ケビン・デュラント&カイリー・アービング

ネッツが手に入れたのは、いかにも『WeGoHard』な選手たち

2019年のオフにケビン・デュラントとカイリー・アービングがやって来て3年と半分。ショーン・マークスとケニー・アトキンソンが築き上げた『ブルックリン・ネッツ』を次々と壊した挙句、スーパースターは去っていった。度重なるケガとオフコート問題、2人が同時に出場した試合数はわずか74で、プレーオフを含めても88試合。それにもかかわらず勝てなければトレードを要求し、勝ち始めたと思えば契約への不満でトレード要求、である。

スター不在と言われながら、ディアンジェロ・ラッセルを中心にプレーオフへと進んだライジングチーム。そんな勝ち馬に乗っかりたくて後からやってきた2人。そのスーパースターに追い出されるようにラッセルとアトキンソンはネッツを去った。翌年には仲良しこよしで優勝したいとジェームス・ハーデンを迎え入れるために、ジャレット・アレンもキャリス・ルバートもロディアンス・クルークスも、加えて大量のドラフト指名権を放出した。その1年後にハーデンはネッツから出ていくことを望んだ。NBAで最高のケミストリーを持っていたはずのネッツは、スーパースターが来てからオフコートの問題だらけのチームに転落した。

アトキンソン時代から唯一チームに残っていたジョー・ハリスにとっても酷い変化だった。複数のスクリーナーが用意され、ダイナミックなオフボールムーブからの3ポイントシュートを武器にしていたハリスは、かつてレブロン・ジェームズよりも高確率でドライブを決めていく選手だった。そのプレースタイルは、スーパースターからのパスをコーナーで待つだけの今のハリスからは想像もつかない。究極のチームオフェンスは一つの武器を多彩に変えてしまうものだが、究極の個人技はチームメートのプレーを殺してしまう。

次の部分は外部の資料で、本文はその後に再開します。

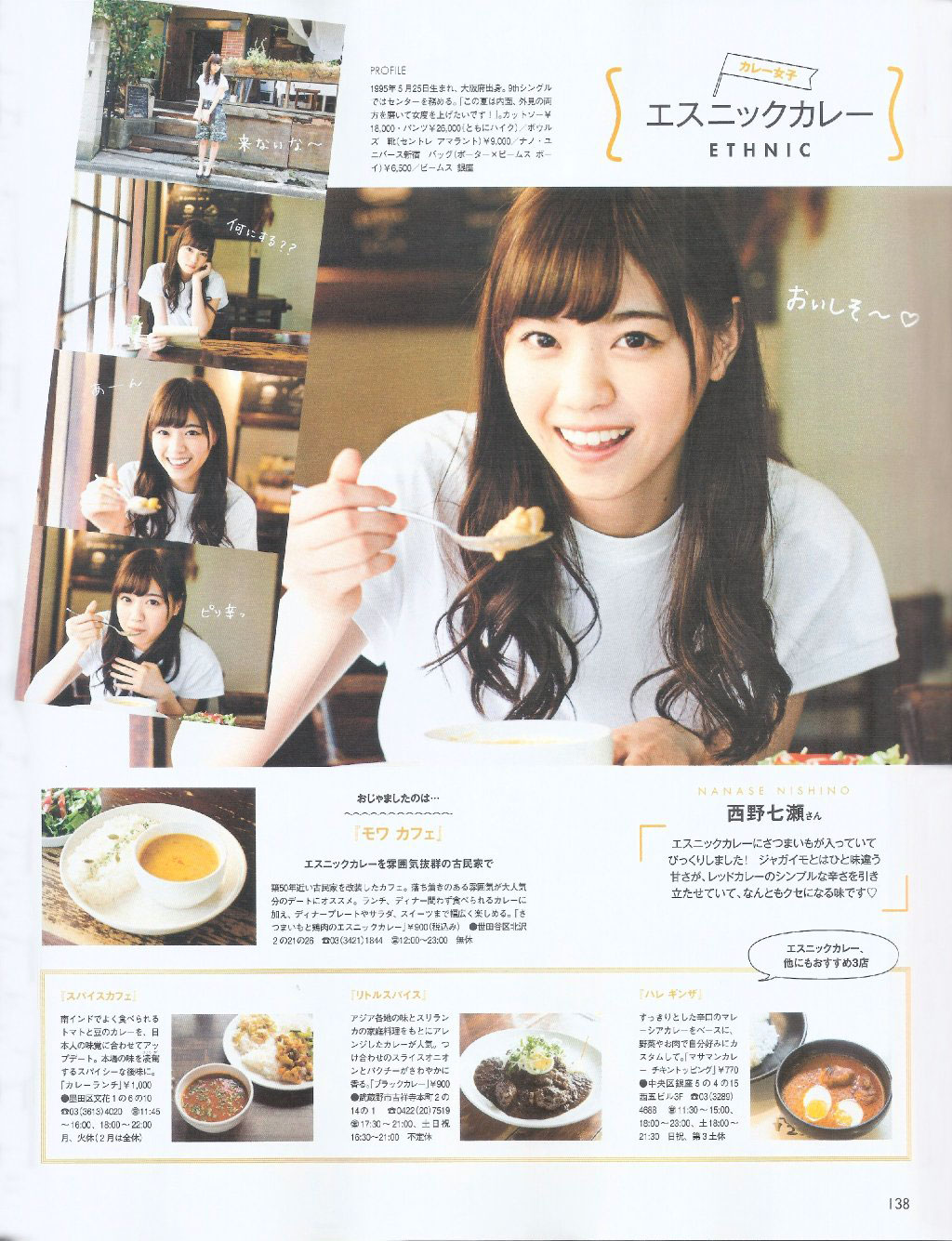 Nogizaka46 Nanase Nishino Men Non-no Magazine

ネッツの公式Twitterから、いつの間にか『WeGoHard』の文字は消されていた。最も重要なチームカルチャーを手放すくらいならスーパースターなんて必要ない。マークスとアトキンソンがタッグを組んだ頃のネッツは弱いにもかかわらずドラフト指名権を根こそぎ手放しており、『史上最悪の再建期』と呼ばれた。本当ならジェイレン・ブラウンもジェイソン・テイタムもネッツが指名できるはずだった。『サラリー総額が安いこと』という唯一の武器を活用したマークスの抜け目ないトレード術で手に入れた下位指名権とラッセルくらいしか、まっとうな補強はなかった。

マークスはいつも他のチームで失格の烙印を押されたような選手を連れてきて、それをアトキンソンが彼なりの錬金術で素晴らしい選手へと変えていった。そんな選手たちは総じてゲームプランに忠実で、チームメートのために動き、ハードワークを欠かさず、ベンチから大声を張り上げた。そんな素晴らしい選手たちよりスーパースターを選んだマークスの判断は大間違いだった。もうスーパースターなんて要らない。

ドリアン・フィニー・スミス、キャメロン・ジョンソン、そしてミカル・ブリッジス。大量のドラフト指名権とともにネッツが手に入れたのは、いかにも『WeGoHard』な選手たちだ。なんと素晴らしいトレードだろう。これは負け惜しみでも何でもない。彼らはコートの上で一切妥協することなく、常に全力を出し続け、ベンチに下がってもチームを盛り上げてくれるに違いない。ネッツは再びリーグで最高のケミストリーを誇るチームとなる機会を得た。

『スーパースター』という甘い響きに誘われて、この3年半のネッツは道を誤り、全てを失った。それでもこうして良い方向に、そして急激に舵を切ることができたのだから、あとは迷うことなく前進するだろう。願わくばもう一手、アトキンソンをヘッドコーチに戻してほしい。アトキンソン・ネッツファンの心の叫びでした。